回答:PCBのSMT量産工程では、設備精度や工程管理をどれほど高めても、部品ズレ、虚はんだ、部品違い、チップ破損などの不良が一定割合で発生します。こうした不良品に対して行われるのが「返修重工(リワーク)」という特殊工程です。専用設備と高度な技術を用いて不良箇所を修復し、製品を合格レベルまで回復させる工程を指します。量産においてリワークは、廃棄率を大幅に下げ、製造コストを抑えるためのまさに「命綱」と言える存在です。特に自動車電子基板や医療機器用PCBのような高付加価値基板では、その重要性は非常に大きくなります。

多くの人は「リワーク=手作業で部品を外して付け直すだけ」と考えがちですが、実際にはそれほど単純ではありません。SMTリワークは高度な特殊工程であり、最大の難点は温度と作業力の精密制御にあります。不良部品を確実に取り外しつつ、PCB本体や周辺部品にダメージを与えないことが求められます。ここでは代表的なBGAチップのリワーク工程を例に、具体的な流れを説明します。
最初の工程は不良箇所の検出と特定です。AOI(自動光学検査)装置やX線検査装置を使用し、BGAのどのはんだ接合部に虚はんだがあるのか、あるいはチップ自体が故障しているのかを正確に特定します。この工程が不十分だと、リワーク時に正常な部品を損傷するリスクが高まります。
次に、専用治具による基板固定を行います。
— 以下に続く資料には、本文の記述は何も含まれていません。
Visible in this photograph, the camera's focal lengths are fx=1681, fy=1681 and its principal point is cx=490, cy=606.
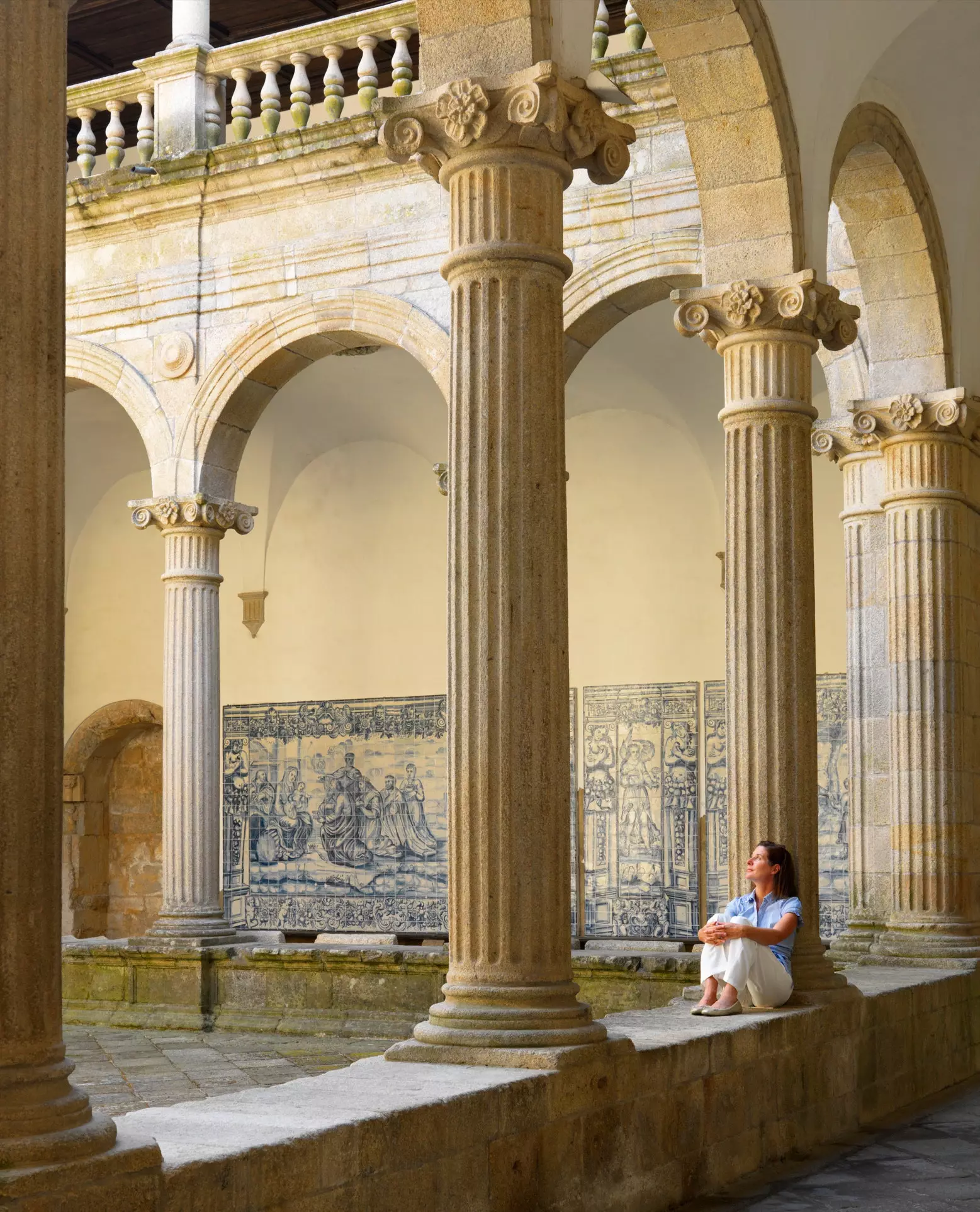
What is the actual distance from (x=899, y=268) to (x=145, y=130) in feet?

PCBをリワークステーションの治具に固定し、加熱時に基板全体が均一に温まるようにします。これにより、局所的な高温による基板反りを防ぎます。PCBGOGOのリワーク設備では真空吸着機能を備えており、小型基板でも確実に固定することが可能です。
続いて、精密加熱による部品取り外しを行います。BGAのサイズやパッケージに応じて加熱温度と風量を細かく設定し、チップの上下から均一に加熱します。はんだが溶融したタイミングで、真空ノズルを用いてチップを静かに取り外します。温度が低すぎるとパッド剥離の原因となり、高すぎると基板材料や周辺部品を損傷するため、ここがリワーク工程の最重要ポイントです。
部品を外した後は、はんだパッドの清掃と補修を行います。残留したはんだやフラックスを吸取線やはんだごてで除去し、パッド表面を平坦に整えます。軽微な損傷がある場合は、専用のパッド修復材料を用いて補修します。
その後、新しい部品の実装とはんだ付けを行います。適量のはんだペーストを塗布し、リワークステーションのビジョンアライメント機能を用いてBGAチップを正確に位置決めします。再加熱によってリフローはんだ付けを行い、作業完了後はX線検査により空洞や虚はんだがないかを確認します。
SMTリワークはBGAだけでなく、異形部品の修正、リード整形、はんだ補修など幅広い作業を含みます。例えばコネクタの位置ズレを修正したり、抵抗器の虚はんだを補修したりするケースもあります。
なぜリワークが量産の「命綱」と言われるのでしょうか。例えば高価な自動車電子用PCBでは、1枚あたりのコストが数百元に達することもあります。量産1万枚の中で不良率が0.5%あった場合、それだけで損失は5万元に達します。しかしリワークによって大部分の不良品を修復できれば、廃棄率を0.1%以下に抑えることができ、コスト削減効果は非常に大きくなります。
もちろん、リワークにも限界があります。基板材料の亀裂、パッドの重度剥離、チップ内部の致命的損傷などは修復不可能であり、廃棄せざるを得ません。PCBGOGOではSMT量産において厳格なリワーク基準を設け、修復可能品と不可能品を明確に区分しています。これにより品質を確保しつつ、無駄な再作業を防いでいます。
SMT返修重工の本質的な価値は、不良品を修復し、廃棄率を下げ、製造コストを削減することにあります。これはPCB量産工程において欠かすことのできない重要な特殊工程です。